Wood from sustainably managed forests was used for the roof beams and roof deck and left exposed for its natural warmth. Maple wood trim was selected according to the same criteria. Flooring is either finished concrete or inter­changeable carpet squares, which are essentially leased from the manufacturer, rearranged for uniform wear, and exchanged with the manufacturer for recycling at the end of their useful life.

Technical Integration Highlights

Physical

• The raised floor contains electrical, plumbing, and heat pump systems.

• Leased carpet squares incorporate a maintenance program.

• The attachment detail of PV collectors facilitates replacement for technology upgrading.

Visual

• Exposed systems and metered performance features mesh with the CES teaching mission.

• The roof deck is exposed as an interior finish

• The location of CES on the north-south axis of the campus between the library/university center to the north and the largest compound of dormitories to the south ensures foot traffic through building.

Performance

^ Efficient building design promotes downsizing of alternative energy systems, thus making both the

basic design improvements and the photovoltaic sys­tem cost-effective.

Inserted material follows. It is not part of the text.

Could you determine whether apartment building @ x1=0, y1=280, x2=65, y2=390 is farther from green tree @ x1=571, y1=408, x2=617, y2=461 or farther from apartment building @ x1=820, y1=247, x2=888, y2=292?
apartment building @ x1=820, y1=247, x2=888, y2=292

• PV panels shade the roof and are cooled in turn by air circulating between them and the aluminum roof deck.

Discussion

Meta-design, to put William McDonough’s approach in the context of Gregory Bateson’s steps to an Ecology of Mind (1972), can be thought of as “the redesign of design.” This means that the ideals of ecological design have to be taken to a logical extreme, through thinking that is con­siderably different from that by which we got into our cur­rent predicaments.

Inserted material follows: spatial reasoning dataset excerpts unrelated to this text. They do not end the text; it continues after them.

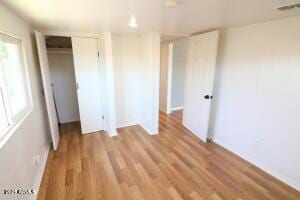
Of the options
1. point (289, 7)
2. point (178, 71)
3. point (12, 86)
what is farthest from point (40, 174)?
point (178, 71)

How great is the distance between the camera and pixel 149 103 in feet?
11.1

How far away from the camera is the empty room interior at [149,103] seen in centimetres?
167

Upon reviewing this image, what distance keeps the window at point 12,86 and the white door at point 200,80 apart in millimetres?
2728

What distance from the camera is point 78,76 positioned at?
10.5ft

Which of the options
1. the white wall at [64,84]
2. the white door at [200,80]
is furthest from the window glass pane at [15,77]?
the white door at [200,80]

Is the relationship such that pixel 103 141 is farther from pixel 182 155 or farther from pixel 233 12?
pixel 233 12

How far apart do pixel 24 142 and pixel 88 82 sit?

Arup & Partner’s Alistair McGregor has stated (per­sonal communication, 2001), “If the ideas of efficiency and alternative solutions are pushed far enough, then con­ventional systems are greatly diminished or disappear completely.” Suddenly, very different kinds of cost-effec­tiveness can evolve as compared with conventional eco­nomic scenarios based solely on long-term energy savings. At Oberlin, for example, the photovoltaic system is feasi­ble because the rest of the building pushes efficiency to the extreme. This principle was demonstrated in a conven­tional sense many years ago when winning examples of energy-efficient building competitions were analyzed on a first-cost basis. It turned out that the additional costs of increased insulation and higher-quality construction were totally offset by the reduced costs of smaller air-condition­ing systems. More insulation means smaller systems and less space to put them in, equals reduced first cost and increased efficiency. What McGregor suggests is the same thing McDonough contends: We should add a design intelligence factor to that equation, finding radical ways to get rid of some conventional systems entirely or replace them with something that does the same thing in a radi­cally different way.

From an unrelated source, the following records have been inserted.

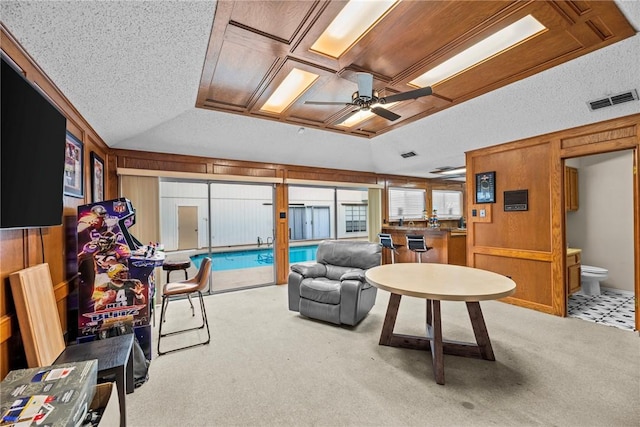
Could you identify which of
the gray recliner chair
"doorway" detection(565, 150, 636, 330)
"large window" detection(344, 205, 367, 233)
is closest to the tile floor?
"doorway" detection(565, 150, 636, 330)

How widespread are programs like the Oberlin Center for Environmental Studies? Judging solely by Internet Web sites in early 2001, there were more than 65 university – based programs in Environmental Studies in the United States, at least 7 in Canada, and more than a few in the United Kingdom. Counted along with education programs in sustainable design in architecture and other colleges, the intellectual momentum is growing. Like green parkland patches on a city map, the greening of universities can be plotted beside the green parkways, the green corporations, and the growing number of green buildings. As they multi­ply, their footprints spread and touch—small green patch­es sewn together into a larger and larger quilt.